Anne-Lise Broyer évolue sur une ligne de crête, habite une lisière ; celle de l’heure bleue où le jour se coagule lentement à la nuit, celle de la blancheur où la photographie est poussée jusqu’au bord de sa disparition. Dans le moment de la chambre noire, avec son tireur, elle choisit de ne révéler que certains endroits de son négatif, de pousser la photographie dans ses gris. Elle se donne un squelette d’image qui émerge de la blancheur froide du papier photogénique. Ensuite, elle dessine, prolonge et module le réel à la mine graphite qu’elle mêle à la gélatine. En passant devant ses œuvres, la lumière réfléchie sur les brillances perturbe notre regard : elle anime les reliefs, rend la matière vivante, inverse les valeurs, ravivant une mémoire primitive de la photographie où chaque image était à la fois « négatif, positif et miroir ».
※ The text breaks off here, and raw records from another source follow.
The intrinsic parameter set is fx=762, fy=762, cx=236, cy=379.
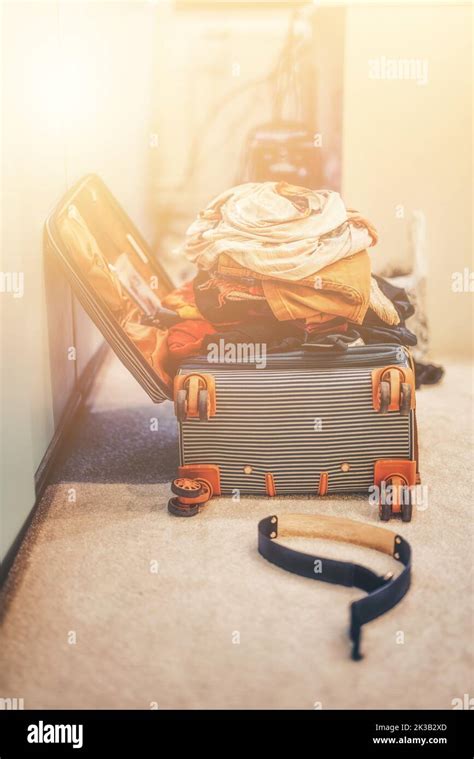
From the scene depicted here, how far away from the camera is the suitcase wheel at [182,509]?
176 centimetres

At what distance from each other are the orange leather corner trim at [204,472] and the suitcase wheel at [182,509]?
7 centimetres

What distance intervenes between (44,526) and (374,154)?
1988 millimetres

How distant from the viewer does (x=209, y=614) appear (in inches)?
54.1

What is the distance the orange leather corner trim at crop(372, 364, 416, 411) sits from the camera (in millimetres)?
1740

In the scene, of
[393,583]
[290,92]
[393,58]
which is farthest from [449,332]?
[393,583]

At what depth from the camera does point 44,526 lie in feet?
5.63

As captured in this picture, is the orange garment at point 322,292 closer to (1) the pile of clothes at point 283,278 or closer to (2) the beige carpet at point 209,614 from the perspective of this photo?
(1) the pile of clothes at point 283,278

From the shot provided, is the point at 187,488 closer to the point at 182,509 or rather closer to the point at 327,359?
the point at 182,509

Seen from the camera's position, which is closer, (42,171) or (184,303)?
(42,171)

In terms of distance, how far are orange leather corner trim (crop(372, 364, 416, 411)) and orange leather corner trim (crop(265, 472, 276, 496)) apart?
0.97 ft

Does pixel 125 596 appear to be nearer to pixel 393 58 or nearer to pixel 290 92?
pixel 393 58

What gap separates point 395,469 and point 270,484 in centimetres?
30

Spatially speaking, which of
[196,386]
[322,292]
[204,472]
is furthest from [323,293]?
[204,472]

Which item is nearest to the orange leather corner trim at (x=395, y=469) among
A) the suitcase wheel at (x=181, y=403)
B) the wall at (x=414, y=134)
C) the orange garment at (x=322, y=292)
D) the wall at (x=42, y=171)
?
the orange garment at (x=322, y=292)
Du grain, des gris : Anne-Lise Broyer cherche une photographie dénuée de la grandiloquence des effets, comme une écriture blanche ; simple mais acérée. Au spectateur de déployer ce territoire poétique ; à lui de révéler l’image latente.

Hélène Giannecchini, 2015







Née en 1975, Anne-Lise Broyer passe son enfance et son adolescence dans la région de Mâcon. Elle intègre ensuite l’École Nationale Supérieure des Arts Décoratifs de Paris puis l’Atelier National de Recherches Typographiques. Ses ouvrages sont publiés aux éditions Filigranes, aux éditions Nonpareilles et aux éditions Verdier. Elle expose régulièrement en France et à l’Étranger. Son travail est représenté par La Galerie Particulière à Paris et à Bruxelles.

Actualités :

Documents 1929-2015, à l’URDLA (Villeurbanne), en Focus du programme Résonance de la Biennale de Lyon, commissariat Léa Bismuth, avec la collaboration de Cyrille Noirjean. Exposition collective. Du 05 septembre au 14 novembre 2015.
Being Beauteous, exposition collective avec Anne-Lise Broyer, Nicolas Comment, Amaury da Cuhna et Marie Maurel de Maillé, à l’abbaye de Saint-Florent-Le-Viel, du 02 octobre au 5 novembre 2015, puis au Musée de La Roche-sur-Yon du 28 novembre 2015 à février 2016.
Les Fragments de l’amour, à CAC La Traverse, Centre d’art contemporain d’Alfortville, commissariat Léa Bismuth. Exposition collective. Du 08 décembre au 12 mars 2016.
Regards de l’égaré, exposition personnelle à La Galerie Particulière, Paris, printemps 2016.